First, we affirm that Scripture teaches us that every person is created in the image of God. This is the great creational foundation stone that gives dignity and infinite value to all people everywhere.
Second, the Bible also teaches us that all of humanity, apart from Christ, is under the bondage of sin and needs to receive the grace of forgiveness. Apart from Christ, we are all “in Adam.” This is a universally shared experience because of the fall.
The culture does not recognize sin as sin, but only the effects of the sin nature, and seems unable to have the capacity to offer, or receive, forgiveness. We, as the people of God, know that we are the joyful recipients of the grace of God. Our culture needs to see forgiveness, reconciliation, and grace manifested in the church and offered freely to the world.
Third, as Wesleyans we believe in the power of Jesus Christ and His indwelling Spirit to transform and redirect hearts toward perfect love.
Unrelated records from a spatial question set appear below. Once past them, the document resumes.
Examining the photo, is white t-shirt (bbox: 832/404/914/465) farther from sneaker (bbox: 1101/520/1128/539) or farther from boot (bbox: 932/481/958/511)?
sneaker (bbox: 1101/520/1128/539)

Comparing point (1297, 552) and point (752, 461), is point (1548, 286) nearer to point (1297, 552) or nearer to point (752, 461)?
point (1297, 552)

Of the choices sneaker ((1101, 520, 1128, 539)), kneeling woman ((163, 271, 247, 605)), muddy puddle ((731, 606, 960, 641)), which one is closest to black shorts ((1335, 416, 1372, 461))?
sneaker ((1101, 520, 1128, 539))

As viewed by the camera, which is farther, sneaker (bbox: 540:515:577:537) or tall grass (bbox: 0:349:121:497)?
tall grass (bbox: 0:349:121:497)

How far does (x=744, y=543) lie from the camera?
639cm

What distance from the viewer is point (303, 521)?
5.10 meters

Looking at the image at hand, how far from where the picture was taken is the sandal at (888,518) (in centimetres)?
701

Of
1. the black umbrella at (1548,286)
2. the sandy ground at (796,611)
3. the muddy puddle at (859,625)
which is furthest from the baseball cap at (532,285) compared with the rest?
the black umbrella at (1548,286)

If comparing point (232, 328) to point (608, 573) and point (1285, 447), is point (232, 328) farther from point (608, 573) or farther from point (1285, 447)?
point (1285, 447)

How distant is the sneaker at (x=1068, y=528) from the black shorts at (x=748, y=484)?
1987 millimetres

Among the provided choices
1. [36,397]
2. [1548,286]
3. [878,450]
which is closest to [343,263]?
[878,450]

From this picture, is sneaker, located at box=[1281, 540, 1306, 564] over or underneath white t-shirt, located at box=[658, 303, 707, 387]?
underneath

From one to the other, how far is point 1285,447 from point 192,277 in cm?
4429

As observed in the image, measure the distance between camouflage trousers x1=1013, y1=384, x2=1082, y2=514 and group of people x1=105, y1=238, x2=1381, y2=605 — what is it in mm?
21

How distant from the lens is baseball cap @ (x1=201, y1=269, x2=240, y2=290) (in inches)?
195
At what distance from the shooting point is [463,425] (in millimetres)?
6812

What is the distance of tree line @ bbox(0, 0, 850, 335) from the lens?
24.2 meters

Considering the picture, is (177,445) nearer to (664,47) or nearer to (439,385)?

His victory over death was also His victory over all sin, including the sin of racism, since He has “torn down the dividing wall of hostility” (Eph. 2:14) and has created a new redeemed people, made up of every race, tribe, and tongue (Rev. 5:9; 7:9). Our theology has enormous implications that are both private and public; internal and societal; individual and corporate.
Fourth, we believe that the new creation is coming when God will present us in complete unity as the spotless bride of Christ. The future to which we are headed is not one of division and hatred, but of shared unity around the glory of God and of His redemption that has made us all adoptive children. There is no greater diversity in unity than the vision of John in Revelation 7:9 of people from every tribe, people, and nation worshipping the Lord. The church has not always been faithful to this vision. Albert Tate, the African American lead pastor of the multi-racial Fellowship Church in Monrovia, California, made the insightful comment that the evangelical church was far better in envisioning a multi-racial multitude “standing before the throne” in the new creation (Rev. 7:9), than they were with the races of the world “sitting around the table” in the here and now. We clearly have important unfinished business as a Christian community. Some sectors of the church resisted the biblical vision during the years of racial segregation in our country. We have not always been prepared to accept the systemic ramifications of sin. We must be honest about this and ask forgiveness for this. A new window of opportunity is before us as a community, and God’s grace has provided the possibility of this new engagement framed by being true to the Christian message.